Borat's mission very quickly takes a wrong turn when he becomes mesmerized by the boob tube in his hotel room; he is infatuated at first sight with Pamela Anderson while watching a rerun of Baywatch. Documentary be damned, he takes it upon himself to claim her as his bride and a cross-country road trip ensues.
That's all fine and dandy; the film sports a funny little premise, but star and writer Sasha Baron Cohen, perhaps better known as the gangsta rapper Ali G, turns the movie into a non-stop assault on just about every stereotype and prejudice in the book.
Borat is a sexist, anti-Semitic pig with a really big mouth and a fairly poor command of the English language. But, as several accounts report, in real life Baron Cohen himself is a Jew and an extremely pleasant, genteel Englishman. What the actor does, essentially, is pick up where Andy Kaufman left off. When Baron Cohen is in character, he does so full tilt, warping the very fabric of reality.
At times, that is part of the film's charm.
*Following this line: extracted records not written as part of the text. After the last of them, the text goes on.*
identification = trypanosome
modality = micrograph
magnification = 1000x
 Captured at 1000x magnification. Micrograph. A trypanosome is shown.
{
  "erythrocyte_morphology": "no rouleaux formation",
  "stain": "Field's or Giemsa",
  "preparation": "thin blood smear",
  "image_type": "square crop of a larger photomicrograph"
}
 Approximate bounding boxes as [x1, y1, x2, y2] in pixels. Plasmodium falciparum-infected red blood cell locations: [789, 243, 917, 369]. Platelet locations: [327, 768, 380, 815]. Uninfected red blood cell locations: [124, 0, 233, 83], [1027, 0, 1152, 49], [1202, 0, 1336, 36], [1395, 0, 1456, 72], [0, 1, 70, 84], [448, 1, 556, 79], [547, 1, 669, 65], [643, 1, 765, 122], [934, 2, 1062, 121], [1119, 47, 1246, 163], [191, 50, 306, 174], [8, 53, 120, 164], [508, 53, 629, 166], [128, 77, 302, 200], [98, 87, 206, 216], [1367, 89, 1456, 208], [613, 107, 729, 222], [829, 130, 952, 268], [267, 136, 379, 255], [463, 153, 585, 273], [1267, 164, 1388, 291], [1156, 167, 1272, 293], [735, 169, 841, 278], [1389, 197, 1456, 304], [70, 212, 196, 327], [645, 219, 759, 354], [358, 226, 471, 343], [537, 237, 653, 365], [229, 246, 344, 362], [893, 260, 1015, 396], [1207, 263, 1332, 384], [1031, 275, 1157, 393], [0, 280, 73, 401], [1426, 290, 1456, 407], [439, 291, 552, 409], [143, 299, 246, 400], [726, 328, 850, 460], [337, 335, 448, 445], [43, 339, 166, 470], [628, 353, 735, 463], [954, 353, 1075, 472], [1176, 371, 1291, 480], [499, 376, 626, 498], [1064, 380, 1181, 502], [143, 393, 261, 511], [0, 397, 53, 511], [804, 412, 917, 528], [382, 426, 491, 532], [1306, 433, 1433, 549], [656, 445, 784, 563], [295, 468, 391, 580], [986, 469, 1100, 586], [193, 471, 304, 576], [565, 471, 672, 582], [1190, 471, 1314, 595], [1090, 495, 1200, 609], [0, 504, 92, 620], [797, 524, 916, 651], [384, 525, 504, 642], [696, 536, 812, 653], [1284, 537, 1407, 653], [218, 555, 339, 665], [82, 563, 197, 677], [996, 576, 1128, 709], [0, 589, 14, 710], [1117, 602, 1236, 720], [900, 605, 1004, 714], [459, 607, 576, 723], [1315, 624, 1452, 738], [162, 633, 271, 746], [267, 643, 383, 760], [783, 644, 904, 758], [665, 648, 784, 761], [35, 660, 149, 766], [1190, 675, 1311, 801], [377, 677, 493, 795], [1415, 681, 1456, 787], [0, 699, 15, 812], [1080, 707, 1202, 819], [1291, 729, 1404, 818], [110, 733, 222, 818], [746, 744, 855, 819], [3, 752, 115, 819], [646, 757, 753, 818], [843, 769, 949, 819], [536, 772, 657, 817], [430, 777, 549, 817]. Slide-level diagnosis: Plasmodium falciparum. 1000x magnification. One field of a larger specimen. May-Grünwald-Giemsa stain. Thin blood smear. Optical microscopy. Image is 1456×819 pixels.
It's hard to tell what has been scripted from the Candid Camera-like antics of a comedian catching real people off guard.
Those real people include members of Veteran Feminists of America, a gay pride parade, former Georgia congressman Bob Barr and Alan Keyes, a former presidential candidate.
Politically Incorrect
In Borat's world, the Jews are responsible for the events of Sept. 11; he proudly introduces his sister as the number four-ranked prostitute in his rural Kazakh hometown, then he kisses her; he also introduces the audience to the town's mechanic/abortionist and the town's rapist.
While Pamplona proudly hosts the Running of the Bulls, Borat's town has the Running of the Jew.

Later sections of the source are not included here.